Recorded information:
━━━━━━━━━━━━━━━━

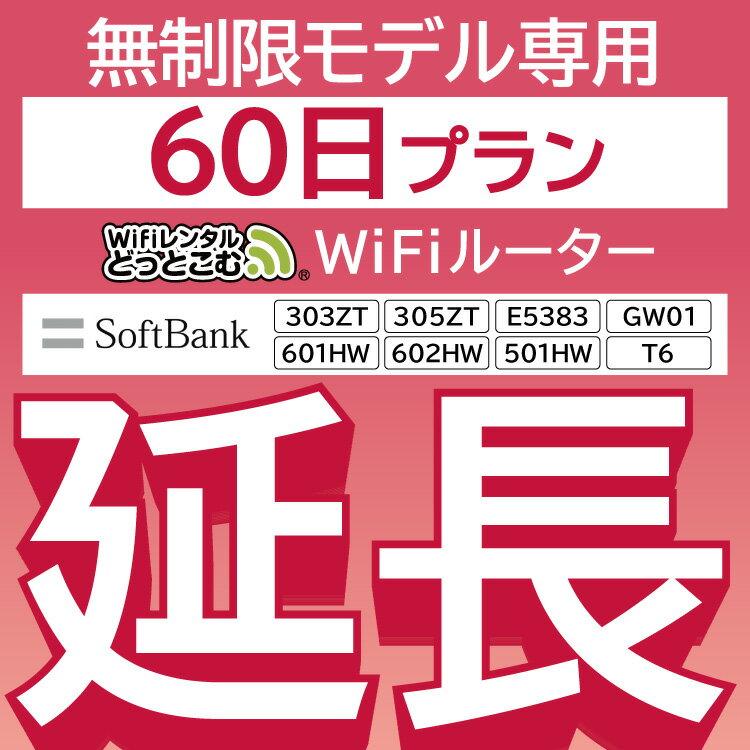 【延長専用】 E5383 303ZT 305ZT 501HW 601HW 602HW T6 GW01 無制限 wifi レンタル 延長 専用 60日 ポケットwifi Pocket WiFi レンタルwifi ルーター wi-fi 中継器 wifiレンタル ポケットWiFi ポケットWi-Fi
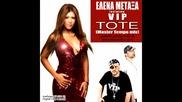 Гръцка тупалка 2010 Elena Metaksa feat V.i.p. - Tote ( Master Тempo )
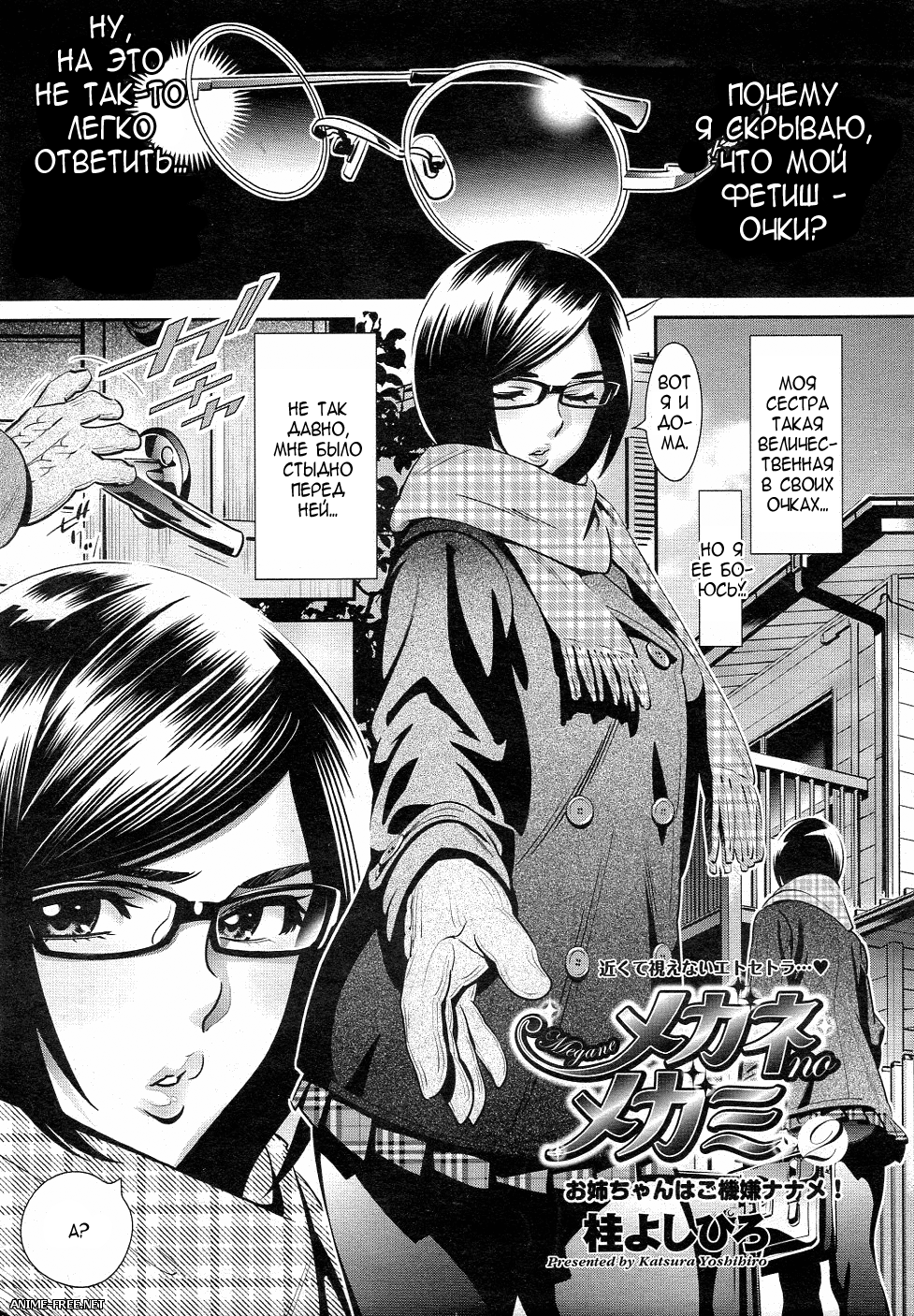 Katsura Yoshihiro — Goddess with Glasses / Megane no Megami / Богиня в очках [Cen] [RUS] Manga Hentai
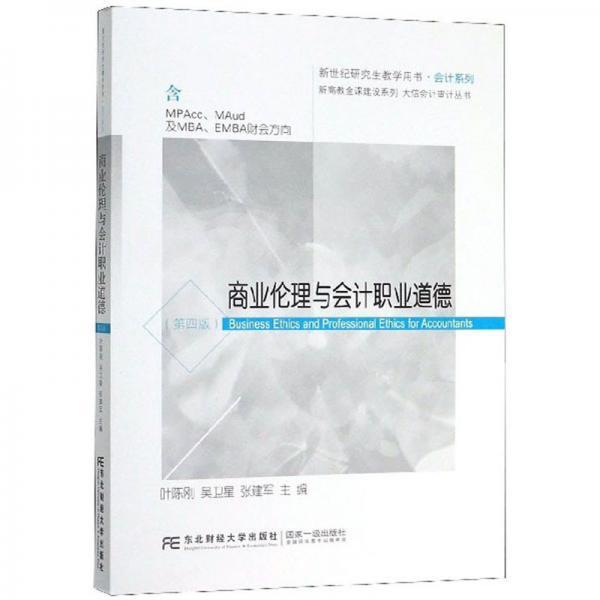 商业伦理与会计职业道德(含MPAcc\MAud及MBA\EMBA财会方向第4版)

━━━━━━━━━━━━━━━━

The task: Pictures are to be excluded; all other material must be transcribed exactly.

Written answer:
 【延長専用】 E5383 303ZT 305ZT 501HW 601HW 602HW T6 GW01 無制限 wifi レンタル 延長 専用 60日 ポケットwifi Pocket WiFi レンタルwifi ルーター wi-fi 中継器 wifiレンタル ポケットWiFi ポケットWi-Fi
 Гръцка тупалка 2010 Elena Metaksa feat V.i.p. - Tote ( Master Тempo )
 Katsura Yoshihiro — Goddess with Glasses / Megane no Megami / Богиня в очках [Cen] [RUS] Manga Hentai
 商业伦理与会计职业道德(含MPAcc\MAud及MBA\EMBA财会方向第4版)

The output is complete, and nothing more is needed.